Conta-se que a partir de certo momento, os cristão passaram a tentar ser mais discretos em seus encontros, para evitar as confusões muitas vezes seguidas de morte. Um cristão em um local público, para encontrar um amigo de fé, riscava discretamente um semi-circulo no chão, com o pé. E ficava por ali, aguardando a chegada de alguém que completasse o desenho com outro semi-círculo enquanto assobiava olhando os passarinhos. O resultado traçado no chão era o de um singelo peixinho de dar inveja a muito designer gráfico ainda hoje. O termo grego para peixe era ichtys (ictus), que passou a ser também um acrônimo para Iesous Christos Theou Yios Soter (Jesus Cristo, Filho de Deus, Salvador).

Mas veio a reviravolta do terceiro século. O imperador converteu-se e a turma dos perseguidos passou a perseguir, numa inversão que faria arrepiar os pelos da barba de Cristo. Os que eram conhecidos por amar e, portanto, eram amadores (porque se armador é o que arma, que se dirá de quem ama?, diria Romerto Diamanso), profissionalizaram-se, hierarquizaram-se e desceram o sarrafo em quem não se dobrava voluntariamente e essa nova espécie bizarra de amor.

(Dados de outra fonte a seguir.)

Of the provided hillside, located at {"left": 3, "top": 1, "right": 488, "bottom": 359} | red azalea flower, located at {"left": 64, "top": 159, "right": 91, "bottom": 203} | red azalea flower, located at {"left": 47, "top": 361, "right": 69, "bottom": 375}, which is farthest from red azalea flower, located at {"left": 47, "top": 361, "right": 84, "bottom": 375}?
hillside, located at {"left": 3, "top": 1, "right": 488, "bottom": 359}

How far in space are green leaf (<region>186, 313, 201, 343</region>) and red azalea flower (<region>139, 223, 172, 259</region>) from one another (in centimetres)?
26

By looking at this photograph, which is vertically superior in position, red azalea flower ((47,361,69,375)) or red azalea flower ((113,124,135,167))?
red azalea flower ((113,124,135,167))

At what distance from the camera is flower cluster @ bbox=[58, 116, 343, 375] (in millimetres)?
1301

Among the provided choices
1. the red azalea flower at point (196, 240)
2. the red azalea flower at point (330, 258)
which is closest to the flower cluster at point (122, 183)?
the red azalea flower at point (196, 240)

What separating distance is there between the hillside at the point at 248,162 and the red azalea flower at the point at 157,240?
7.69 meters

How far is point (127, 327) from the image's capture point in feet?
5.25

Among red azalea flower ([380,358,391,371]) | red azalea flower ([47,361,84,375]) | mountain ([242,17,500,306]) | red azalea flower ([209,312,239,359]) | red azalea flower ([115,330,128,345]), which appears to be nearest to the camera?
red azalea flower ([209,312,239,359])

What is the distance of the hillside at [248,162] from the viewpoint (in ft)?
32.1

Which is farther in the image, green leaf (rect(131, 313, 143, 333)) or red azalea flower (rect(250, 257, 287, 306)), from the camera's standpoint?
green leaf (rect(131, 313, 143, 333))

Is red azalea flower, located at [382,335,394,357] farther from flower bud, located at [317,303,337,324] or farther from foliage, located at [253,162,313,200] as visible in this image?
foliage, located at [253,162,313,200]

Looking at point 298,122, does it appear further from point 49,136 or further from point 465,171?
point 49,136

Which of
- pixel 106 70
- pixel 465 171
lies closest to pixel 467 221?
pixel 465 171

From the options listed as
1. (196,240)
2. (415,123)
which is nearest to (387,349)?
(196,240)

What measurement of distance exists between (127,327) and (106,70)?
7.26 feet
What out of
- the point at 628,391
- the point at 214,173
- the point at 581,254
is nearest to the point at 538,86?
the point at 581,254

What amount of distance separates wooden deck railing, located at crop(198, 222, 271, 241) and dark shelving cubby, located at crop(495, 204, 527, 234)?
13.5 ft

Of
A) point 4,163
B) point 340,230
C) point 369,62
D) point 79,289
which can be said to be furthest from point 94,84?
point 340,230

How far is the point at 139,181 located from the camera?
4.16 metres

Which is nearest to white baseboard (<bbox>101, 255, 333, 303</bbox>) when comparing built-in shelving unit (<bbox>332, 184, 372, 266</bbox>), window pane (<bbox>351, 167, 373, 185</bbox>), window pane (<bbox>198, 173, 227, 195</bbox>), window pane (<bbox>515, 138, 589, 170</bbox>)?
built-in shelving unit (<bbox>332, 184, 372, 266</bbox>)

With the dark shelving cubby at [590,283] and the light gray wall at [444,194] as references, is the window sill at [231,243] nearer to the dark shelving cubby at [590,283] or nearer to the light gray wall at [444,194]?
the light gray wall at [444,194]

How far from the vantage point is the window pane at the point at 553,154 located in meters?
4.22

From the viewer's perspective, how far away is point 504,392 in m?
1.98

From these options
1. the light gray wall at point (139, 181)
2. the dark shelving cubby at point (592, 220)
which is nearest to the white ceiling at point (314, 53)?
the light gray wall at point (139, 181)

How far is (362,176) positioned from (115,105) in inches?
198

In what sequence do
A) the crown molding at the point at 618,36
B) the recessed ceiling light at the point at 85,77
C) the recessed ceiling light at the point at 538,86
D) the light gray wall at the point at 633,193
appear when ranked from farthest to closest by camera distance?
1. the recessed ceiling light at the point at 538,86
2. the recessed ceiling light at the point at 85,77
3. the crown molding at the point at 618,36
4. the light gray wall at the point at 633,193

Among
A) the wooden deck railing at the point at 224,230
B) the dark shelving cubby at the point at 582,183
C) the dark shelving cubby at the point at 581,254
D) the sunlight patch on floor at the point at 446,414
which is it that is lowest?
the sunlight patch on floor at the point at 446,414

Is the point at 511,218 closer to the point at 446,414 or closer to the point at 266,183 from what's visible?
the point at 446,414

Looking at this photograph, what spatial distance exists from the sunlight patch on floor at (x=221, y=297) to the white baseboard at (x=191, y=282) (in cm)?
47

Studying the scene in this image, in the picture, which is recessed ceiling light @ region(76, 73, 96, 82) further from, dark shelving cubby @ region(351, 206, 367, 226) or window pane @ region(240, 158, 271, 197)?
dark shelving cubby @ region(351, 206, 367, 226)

E passaram-se mil e setecentos anos de cristianismo repleto de escuridão e salpicado por alguns poucos lampejos de luz até que, lamento dizer, se foi por completo a esperança. Se ainda não foi para você, vamos conversar de novo daqui há uns anos mais. E o ichtys, outrora simbolo do amor que sofre mas não cala, cobre-se agora então, definitivamente, de novo e inexplicável significado. Já havia ouvido isso da boca de um vendedor de carros, mas agora estampa-se na página de renomado veículo de comunicação online, pela pena confusa de um jornalista desinformado, a nova e desoladora definição para o pobre peixinho. Eu o perdôo, UOL. A culpa não é sua. A culpa é do rumo torto e deprimente que tomou o cristianismo.